[DIRECTIONS FOR THIS TASK]
Duplicate everything from the line that contains "In this scene, does" down to the line that contains "4.02 meters", keeping both of those lines.

————

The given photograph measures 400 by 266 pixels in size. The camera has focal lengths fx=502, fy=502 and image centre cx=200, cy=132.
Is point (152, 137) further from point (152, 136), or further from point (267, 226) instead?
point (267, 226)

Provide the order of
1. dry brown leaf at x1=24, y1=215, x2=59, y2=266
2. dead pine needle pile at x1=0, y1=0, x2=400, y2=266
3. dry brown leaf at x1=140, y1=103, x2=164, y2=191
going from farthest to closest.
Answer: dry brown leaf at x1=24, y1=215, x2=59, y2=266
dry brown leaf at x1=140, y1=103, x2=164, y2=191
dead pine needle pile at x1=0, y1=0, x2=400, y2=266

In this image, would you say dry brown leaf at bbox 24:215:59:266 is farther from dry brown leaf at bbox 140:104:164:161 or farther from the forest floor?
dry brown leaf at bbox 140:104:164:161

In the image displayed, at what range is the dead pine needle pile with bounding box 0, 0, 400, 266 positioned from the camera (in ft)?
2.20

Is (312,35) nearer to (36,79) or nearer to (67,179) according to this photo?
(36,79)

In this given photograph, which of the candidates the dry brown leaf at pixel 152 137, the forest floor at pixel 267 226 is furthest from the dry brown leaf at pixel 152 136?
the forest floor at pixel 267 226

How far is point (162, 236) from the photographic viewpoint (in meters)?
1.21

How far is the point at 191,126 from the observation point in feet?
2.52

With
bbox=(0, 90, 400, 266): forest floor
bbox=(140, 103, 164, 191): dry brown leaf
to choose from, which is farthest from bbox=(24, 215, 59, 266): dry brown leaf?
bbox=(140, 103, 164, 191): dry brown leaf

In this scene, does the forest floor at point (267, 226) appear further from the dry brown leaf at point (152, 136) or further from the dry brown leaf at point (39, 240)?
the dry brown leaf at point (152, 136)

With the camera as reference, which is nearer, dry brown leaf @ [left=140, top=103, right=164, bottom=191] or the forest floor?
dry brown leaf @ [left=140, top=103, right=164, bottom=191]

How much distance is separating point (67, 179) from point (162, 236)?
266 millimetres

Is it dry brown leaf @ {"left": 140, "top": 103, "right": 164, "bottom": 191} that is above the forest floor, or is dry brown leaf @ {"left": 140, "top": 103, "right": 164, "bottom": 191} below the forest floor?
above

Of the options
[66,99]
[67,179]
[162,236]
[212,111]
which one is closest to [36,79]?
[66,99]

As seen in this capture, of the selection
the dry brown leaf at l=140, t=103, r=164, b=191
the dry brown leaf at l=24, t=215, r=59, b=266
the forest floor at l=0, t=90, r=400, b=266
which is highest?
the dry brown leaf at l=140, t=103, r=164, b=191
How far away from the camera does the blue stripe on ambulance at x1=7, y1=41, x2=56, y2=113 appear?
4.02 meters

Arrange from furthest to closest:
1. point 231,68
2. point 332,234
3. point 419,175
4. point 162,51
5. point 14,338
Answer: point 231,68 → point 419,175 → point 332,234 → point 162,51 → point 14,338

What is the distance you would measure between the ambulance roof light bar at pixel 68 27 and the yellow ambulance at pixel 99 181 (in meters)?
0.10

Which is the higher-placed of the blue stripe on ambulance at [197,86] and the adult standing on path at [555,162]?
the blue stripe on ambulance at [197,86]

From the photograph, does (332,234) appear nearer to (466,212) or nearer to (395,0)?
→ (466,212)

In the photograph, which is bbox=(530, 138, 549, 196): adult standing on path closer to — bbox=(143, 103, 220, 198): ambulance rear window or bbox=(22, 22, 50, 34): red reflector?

————

[SOLUTION TO THIS PROBLEM]
In this scene, does the forest floor at point (267, 226) appear further from the dry brown leaf at point (152, 136) or further from the dry brown leaf at point (39, 240)?
the dry brown leaf at point (152, 136)

With the camera as reference, which is nearer, dry brown leaf @ [left=140, top=103, right=164, bottom=191] or the forest floor?
dry brown leaf @ [left=140, top=103, right=164, bottom=191]

How much distance is separating point (67, 179) from point (162, 236)?
266 millimetres

Is it dry brown leaf @ {"left": 140, "top": 103, "right": 164, "bottom": 191} that is above the forest floor, or is dry brown leaf @ {"left": 140, "top": 103, "right": 164, "bottom": 191} below the forest floor?
above

Of the options
[66,99]
[67,179]
[162,236]
[212,111]
which one is closest to [36,79]?
[66,99]

As seen in this capture, of the selection
the dry brown leaf at l=140, t=103, r=164, b=191
the dry brown leaf at l=24, t=215, r=59, b=266
the forest floor at l=0, t=90, r=400, b=266
which is highest?
the dry brown leaf at l=140, t=103, r=164, b=191
How far away from the camera does the blue stripe on ambulance at x1=7, y1=41, x2=56, y2=113 appear?
4.02 meters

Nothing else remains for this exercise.